Rewrite the material below with "dog's neck" changed to "neck of the dog" and every other word left as it is, and omit the pictures from your version.
"""
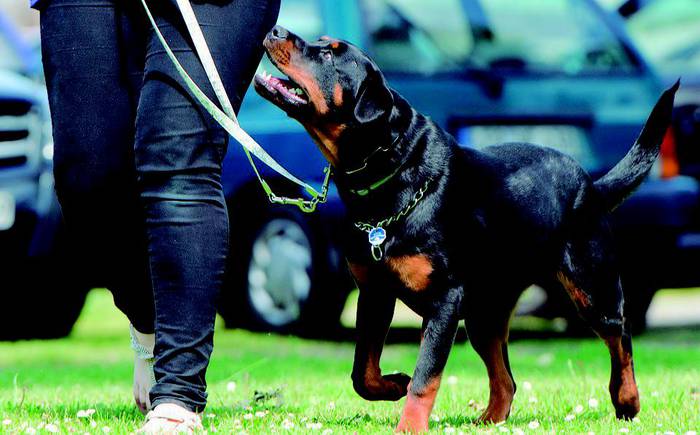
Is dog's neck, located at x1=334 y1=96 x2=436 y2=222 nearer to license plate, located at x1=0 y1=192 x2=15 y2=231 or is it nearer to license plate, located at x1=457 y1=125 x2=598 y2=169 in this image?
license plate, located at x1=457 y1=125 x2=598 y2=169

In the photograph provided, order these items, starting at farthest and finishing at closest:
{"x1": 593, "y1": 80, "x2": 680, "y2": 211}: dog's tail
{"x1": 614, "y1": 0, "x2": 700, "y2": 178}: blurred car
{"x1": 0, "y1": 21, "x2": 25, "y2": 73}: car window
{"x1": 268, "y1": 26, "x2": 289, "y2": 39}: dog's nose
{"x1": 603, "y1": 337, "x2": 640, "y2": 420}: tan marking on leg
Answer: {"x1": 614, "y1": 0, "x2": 700, "y2": 178}: blurred car, {"x1": 0, "y1": 21, "x2": 25, "y2": 73}: car window, {"x1": 593, "y1": 80, "x2": 680, "y2": 211}: dog's tail, {"x1": 603, "y1": 337, "x2": 640, "y2": 420}: tan marking on leg, {"x1": 268, "y1": 26, "x2": 289, "y2": 39}: dog's nose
"""
(RESULT BELOW):
Is neck of the dog, located at x1=334 y1=96 x2=436 y2=222 nearer to license plate, located at x1=0 y1=192 x2=15 y2=231 or is it nearer to license plate, located at x1=457 y1=125 x2=598 y2=169 in this image?
license plate, located at x1=457 y1=125 x2=598 y2=169

In the photograph provided, order these items, starting at farthest and finishing at closest:
{"x1": 593, "y1": 80, "x2": 680, "y2": 211}: dog's tail
{"x1": 614, "y1": 0, "x2": 700, "y2": 178}: blurred car
{"x1": 0, "y1": 21, "x2": 25, "y2": 73}: car window
{"x1": 268, "y1": 26, "x2": 289, "y2": 39}: dog's nose
{"x1": 603, "y1": 337, "x2": 640, "y2": 420}: tan marking on leg
Answer: {"x1": 614, "y1": 0, "x2": 700, "y2": 178}: blurred car, {"x1": 0, "y1": 21, "x2": 25, "y2": 73}: car window, {"x1": 593, "y1": 80, "x2": 680, "y2": 211}: dog's tail, {"x1": 603, "y1": 337, "x2": 640, "y2": 420}: tan marking on leg, {"x1": 268, "y1": 26, "x2": 289, "y2": 39}: dog's nose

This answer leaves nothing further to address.